STANDARD: Wie reagierten die Kirchen auf Pflicht-Ethik?

Zimmermann: Der Berliner Senat hat sich verpflichtet, alle Belange, die irgendwie den Religionsunterricht in Berlin berühren, in einer gemeinsamen Kommission (katholische Kirche, evangelische Kirche, Staat) zu besprechen. Diese Kommission wurde vor dem Parlament, das ja eigentlich der Auftraggeber war, über die Planung (Name, Fachprofil, Rahmenlehrplanentwurf) informiert. Sie hatten sich aber schon aufseiten von CDU und FDP und ihrer Forderung nach einem Wahlpflichtbereich gestellt und lehnten jede Mitarbeit an dem neuen Fach ab.

STANDARD: Religionsvertreter sagen oft, das, was Ethik leistet, leistet Religionsunterricht schon lange, Wertevermittlung etc.
_____
**Gesuchte Angabe:** Wer gehört laut dem Ausgangstext zu der gemeinsamen Kommission, in der der Berliner Senat alle Belange des Religionsunterrichts bespricht? Die Daten haben hiermit nichts zu tun.
_____
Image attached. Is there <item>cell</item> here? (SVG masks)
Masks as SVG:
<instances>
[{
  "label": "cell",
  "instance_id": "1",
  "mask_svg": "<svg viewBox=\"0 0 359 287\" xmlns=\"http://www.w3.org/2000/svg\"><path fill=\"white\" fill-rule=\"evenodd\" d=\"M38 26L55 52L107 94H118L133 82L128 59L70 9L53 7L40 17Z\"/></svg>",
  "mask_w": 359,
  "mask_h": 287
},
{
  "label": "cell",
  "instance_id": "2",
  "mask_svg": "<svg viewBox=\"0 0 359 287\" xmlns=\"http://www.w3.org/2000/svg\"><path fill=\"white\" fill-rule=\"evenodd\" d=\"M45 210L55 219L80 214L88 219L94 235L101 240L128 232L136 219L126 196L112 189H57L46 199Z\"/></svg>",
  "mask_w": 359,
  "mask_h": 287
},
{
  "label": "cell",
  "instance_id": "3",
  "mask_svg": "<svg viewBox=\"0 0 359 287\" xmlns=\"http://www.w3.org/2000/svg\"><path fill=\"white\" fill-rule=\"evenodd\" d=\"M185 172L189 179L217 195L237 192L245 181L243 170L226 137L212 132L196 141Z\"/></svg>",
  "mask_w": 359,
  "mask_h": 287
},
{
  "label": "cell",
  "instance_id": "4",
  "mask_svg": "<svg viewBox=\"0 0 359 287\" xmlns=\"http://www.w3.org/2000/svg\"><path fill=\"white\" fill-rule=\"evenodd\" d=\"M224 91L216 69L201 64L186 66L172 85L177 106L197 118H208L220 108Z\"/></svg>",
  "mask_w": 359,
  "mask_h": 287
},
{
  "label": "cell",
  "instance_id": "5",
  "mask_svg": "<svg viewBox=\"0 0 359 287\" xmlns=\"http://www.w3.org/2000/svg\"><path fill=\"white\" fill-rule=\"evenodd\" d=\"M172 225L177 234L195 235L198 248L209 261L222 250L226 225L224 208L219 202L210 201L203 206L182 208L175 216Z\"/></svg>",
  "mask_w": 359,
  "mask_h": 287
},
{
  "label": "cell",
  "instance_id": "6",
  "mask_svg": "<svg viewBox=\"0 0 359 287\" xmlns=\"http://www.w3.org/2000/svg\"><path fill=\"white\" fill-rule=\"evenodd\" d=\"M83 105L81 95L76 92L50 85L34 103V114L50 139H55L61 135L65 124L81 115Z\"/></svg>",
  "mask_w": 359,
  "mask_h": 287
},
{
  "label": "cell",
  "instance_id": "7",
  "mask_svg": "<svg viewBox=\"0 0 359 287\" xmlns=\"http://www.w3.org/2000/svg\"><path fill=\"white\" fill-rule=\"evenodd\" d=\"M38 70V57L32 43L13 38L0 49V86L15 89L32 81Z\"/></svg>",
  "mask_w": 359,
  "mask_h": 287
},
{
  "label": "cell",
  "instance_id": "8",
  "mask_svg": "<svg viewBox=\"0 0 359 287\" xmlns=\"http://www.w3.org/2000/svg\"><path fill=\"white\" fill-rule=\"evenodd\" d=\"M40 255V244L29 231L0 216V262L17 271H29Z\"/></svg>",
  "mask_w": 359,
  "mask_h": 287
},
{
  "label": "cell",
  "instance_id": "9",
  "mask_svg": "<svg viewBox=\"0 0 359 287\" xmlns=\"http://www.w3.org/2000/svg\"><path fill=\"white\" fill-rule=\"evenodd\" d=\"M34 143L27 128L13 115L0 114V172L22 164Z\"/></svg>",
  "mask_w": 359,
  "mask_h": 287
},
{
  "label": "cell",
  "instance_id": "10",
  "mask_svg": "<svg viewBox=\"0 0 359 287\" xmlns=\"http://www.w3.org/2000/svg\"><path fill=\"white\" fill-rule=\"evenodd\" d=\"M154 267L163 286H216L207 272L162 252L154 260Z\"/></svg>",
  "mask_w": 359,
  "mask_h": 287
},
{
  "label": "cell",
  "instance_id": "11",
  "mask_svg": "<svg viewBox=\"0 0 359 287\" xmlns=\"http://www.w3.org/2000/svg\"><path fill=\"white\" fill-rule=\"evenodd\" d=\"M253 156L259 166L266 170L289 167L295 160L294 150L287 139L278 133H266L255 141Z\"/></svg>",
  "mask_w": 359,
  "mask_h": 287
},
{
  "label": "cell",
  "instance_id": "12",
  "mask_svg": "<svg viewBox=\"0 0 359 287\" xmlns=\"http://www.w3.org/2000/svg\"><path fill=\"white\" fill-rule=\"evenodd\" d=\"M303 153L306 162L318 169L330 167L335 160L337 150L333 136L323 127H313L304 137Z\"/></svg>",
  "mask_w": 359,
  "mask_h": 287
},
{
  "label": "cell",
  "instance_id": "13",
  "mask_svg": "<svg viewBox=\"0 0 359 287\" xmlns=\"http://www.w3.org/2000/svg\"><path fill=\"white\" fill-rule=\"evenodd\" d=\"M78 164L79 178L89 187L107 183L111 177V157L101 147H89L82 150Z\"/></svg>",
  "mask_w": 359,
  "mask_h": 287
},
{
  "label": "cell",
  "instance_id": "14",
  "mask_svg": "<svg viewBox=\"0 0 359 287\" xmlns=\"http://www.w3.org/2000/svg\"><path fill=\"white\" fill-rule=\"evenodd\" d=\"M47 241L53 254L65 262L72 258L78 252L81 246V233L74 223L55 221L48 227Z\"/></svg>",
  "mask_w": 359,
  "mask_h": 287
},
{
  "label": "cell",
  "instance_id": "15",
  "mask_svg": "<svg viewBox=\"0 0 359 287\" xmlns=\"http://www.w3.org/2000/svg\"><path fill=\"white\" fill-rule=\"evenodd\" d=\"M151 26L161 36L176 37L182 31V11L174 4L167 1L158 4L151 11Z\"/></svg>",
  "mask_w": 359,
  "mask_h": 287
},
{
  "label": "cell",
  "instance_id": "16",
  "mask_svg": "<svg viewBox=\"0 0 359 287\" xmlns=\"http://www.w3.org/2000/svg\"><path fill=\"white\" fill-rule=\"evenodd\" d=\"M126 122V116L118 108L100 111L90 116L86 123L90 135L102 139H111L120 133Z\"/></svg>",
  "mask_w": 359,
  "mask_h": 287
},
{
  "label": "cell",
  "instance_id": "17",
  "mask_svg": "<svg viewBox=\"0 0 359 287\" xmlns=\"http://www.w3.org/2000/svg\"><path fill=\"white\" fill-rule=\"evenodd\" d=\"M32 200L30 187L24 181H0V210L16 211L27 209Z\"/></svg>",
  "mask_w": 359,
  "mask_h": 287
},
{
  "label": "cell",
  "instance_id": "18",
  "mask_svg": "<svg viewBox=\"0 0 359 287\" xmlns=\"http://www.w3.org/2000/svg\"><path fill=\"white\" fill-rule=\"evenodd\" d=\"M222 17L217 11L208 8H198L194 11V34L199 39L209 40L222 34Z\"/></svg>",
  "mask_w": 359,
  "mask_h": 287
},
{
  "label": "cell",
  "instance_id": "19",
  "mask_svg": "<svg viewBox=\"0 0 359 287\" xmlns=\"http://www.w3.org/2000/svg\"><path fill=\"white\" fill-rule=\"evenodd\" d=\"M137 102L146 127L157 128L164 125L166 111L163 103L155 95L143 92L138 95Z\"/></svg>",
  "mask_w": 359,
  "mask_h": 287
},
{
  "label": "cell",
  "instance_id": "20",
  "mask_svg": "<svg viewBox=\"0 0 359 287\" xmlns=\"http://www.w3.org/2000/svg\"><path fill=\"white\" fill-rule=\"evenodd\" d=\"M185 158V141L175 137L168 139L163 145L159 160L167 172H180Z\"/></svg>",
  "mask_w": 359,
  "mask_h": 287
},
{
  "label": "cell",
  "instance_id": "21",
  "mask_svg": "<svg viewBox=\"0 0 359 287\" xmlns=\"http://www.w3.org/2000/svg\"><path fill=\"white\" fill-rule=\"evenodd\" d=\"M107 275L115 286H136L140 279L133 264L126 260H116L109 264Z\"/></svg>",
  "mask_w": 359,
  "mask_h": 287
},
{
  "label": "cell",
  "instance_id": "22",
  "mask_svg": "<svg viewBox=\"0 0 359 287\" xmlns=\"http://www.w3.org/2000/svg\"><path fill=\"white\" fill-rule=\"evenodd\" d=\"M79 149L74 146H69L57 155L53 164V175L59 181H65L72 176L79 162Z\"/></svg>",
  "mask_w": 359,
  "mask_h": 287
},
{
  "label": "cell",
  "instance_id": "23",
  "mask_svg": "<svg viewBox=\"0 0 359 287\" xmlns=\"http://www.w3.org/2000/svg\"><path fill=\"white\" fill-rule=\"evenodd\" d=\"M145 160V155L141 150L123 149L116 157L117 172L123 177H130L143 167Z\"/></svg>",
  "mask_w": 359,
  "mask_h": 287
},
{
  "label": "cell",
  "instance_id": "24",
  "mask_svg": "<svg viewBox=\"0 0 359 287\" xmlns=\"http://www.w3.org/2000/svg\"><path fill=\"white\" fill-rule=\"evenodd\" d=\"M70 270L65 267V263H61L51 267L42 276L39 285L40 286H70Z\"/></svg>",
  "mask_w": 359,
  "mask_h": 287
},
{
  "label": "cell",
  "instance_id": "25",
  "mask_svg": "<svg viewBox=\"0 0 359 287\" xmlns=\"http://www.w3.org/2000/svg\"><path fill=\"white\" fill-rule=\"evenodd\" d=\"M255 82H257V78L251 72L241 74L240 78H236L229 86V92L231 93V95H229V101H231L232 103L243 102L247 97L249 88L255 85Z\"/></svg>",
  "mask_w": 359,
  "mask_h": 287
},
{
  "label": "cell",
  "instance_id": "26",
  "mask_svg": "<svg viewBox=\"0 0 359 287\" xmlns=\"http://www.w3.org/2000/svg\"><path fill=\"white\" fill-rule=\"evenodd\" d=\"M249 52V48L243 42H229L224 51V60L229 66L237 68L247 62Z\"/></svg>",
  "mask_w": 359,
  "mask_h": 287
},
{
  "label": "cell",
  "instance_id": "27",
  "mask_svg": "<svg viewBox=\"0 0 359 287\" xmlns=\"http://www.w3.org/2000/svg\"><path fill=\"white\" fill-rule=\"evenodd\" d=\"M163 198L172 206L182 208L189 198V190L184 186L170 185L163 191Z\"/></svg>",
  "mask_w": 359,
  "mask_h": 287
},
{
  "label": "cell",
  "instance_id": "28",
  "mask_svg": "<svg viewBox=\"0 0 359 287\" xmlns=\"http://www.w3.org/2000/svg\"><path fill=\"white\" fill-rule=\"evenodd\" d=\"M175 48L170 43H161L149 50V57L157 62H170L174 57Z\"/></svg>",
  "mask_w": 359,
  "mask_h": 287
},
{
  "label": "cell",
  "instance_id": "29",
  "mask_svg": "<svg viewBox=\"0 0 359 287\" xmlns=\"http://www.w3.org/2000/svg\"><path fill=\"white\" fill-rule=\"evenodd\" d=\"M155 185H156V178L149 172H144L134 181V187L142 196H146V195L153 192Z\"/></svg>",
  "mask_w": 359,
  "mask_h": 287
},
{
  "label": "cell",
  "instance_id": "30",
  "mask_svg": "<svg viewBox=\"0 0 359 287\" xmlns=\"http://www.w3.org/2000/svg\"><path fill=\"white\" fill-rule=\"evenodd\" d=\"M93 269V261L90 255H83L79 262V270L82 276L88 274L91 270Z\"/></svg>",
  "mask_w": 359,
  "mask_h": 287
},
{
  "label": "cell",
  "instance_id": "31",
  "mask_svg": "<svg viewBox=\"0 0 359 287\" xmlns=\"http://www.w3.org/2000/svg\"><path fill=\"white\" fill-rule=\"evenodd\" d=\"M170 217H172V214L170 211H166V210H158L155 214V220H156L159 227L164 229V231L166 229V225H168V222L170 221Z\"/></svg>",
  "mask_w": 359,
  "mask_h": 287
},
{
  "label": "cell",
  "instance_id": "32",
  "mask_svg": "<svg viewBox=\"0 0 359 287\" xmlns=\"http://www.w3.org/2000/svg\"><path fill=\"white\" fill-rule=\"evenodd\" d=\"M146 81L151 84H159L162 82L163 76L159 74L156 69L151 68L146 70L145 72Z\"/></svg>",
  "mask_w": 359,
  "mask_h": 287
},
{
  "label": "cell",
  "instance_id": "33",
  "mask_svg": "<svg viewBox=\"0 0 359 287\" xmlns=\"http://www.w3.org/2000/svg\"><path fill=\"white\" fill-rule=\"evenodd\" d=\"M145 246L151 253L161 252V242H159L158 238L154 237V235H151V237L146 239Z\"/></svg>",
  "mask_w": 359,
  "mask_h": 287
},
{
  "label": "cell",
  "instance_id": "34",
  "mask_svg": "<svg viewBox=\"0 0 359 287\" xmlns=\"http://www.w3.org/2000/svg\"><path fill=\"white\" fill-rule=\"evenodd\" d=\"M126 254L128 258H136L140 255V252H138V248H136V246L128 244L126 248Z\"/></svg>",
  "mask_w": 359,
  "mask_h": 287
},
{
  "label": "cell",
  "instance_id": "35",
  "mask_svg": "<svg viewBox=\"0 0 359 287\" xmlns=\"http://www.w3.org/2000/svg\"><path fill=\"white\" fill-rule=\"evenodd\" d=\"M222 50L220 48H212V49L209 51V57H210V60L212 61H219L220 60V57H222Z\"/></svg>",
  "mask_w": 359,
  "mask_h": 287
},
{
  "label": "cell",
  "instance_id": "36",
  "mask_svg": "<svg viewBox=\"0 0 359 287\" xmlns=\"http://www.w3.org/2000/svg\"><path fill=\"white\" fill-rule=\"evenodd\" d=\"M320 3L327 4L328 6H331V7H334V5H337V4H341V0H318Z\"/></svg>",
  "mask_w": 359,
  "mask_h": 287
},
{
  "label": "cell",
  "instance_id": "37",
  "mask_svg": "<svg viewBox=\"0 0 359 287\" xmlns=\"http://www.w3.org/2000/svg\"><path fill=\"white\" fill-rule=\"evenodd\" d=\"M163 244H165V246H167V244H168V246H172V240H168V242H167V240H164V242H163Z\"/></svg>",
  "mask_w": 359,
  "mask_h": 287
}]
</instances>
_____
**Vollständige Antwort:** Die katholische Kirche, die evangelische Kirche und der Staat.